Después de salir de la habitación y cerrar suavemente la puerta tras él.
Li Feng comenzó a estirar sus hombros y cuerpo, mientras tomaba una larga bocanada del fresco aire matutino.
*hmmmmm*
Durante el estiramiento, una leve presión comenzó a emanar de su cuerpo, haciendo que los árboles cercanos se balancearan ligeramente.
Li Feng ni siquiera había intentado liberarla.
Todo provenía de su pura y absoluta fuerza, sin rastro de Qi, pero irradiando inconscientemente desde su cuerpo.
Sus ojos entonces se desviaron por un momento hacia la dirección de la biblioteca de la secta.
—Técnicas de ladrillo, eh…
No tenía muchas esperanzas, pero nunca estaba de más intentarlo.

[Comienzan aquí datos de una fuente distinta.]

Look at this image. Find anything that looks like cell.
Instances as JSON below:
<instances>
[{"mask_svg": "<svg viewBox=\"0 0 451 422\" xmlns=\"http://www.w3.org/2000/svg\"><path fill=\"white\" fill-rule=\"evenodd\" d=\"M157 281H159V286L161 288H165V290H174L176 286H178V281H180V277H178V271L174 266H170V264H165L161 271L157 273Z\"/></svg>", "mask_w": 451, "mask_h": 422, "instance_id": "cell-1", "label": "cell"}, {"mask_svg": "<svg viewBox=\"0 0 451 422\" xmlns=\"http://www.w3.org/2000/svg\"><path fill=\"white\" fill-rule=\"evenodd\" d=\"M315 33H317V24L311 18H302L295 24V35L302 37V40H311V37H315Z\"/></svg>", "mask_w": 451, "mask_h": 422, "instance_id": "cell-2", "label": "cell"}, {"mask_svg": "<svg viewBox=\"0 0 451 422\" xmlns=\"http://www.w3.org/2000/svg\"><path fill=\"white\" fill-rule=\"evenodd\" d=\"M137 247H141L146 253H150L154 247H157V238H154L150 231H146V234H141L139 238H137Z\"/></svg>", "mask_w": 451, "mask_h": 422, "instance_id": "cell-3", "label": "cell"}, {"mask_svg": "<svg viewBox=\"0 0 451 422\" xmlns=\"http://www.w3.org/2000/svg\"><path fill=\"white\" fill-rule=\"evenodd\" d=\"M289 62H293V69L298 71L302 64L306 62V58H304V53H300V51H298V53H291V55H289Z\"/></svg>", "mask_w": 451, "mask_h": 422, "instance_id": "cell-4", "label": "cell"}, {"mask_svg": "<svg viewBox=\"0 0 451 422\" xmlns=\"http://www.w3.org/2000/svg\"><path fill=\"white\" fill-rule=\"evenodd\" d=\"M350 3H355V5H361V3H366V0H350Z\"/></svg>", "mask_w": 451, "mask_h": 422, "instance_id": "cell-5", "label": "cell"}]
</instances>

Así que comenzó a dirigirse hacia la biblioteca.
En el camino, notó algunas miradas de un discípulo cercano, mientras que algunos incluso comenzaron a susurrar entre ellos.
—…¿Es ese Li Feng?
—¿Se ha cambiado a ser un cultivador de Templanza Corporal?
—Quizás…
nunca tuvo mucho talento en el cultivo regular de todos modos…
No era sorprendente ya que aquellos que habían conocido a Li Feng antes no podían evitar mirarlo dos veces, pues había cambiado demasiado.
Tanto su apariencia como su aura eran diferentes a las de antes.
Li Feng simplemente los ignoró y continuó caminando con confianza hacia adelante, y ya tenía preparada una excusa para su cambio si alguien preguntaba.
Luego caminó por los tranquilos pasillos de la secta hasta llegar a la Biblioteca de la Secta Externa.
El edificio frente a él era modesto pero sólido, con ventanas de madera oscura que dejaban entrar rayos de luz suave.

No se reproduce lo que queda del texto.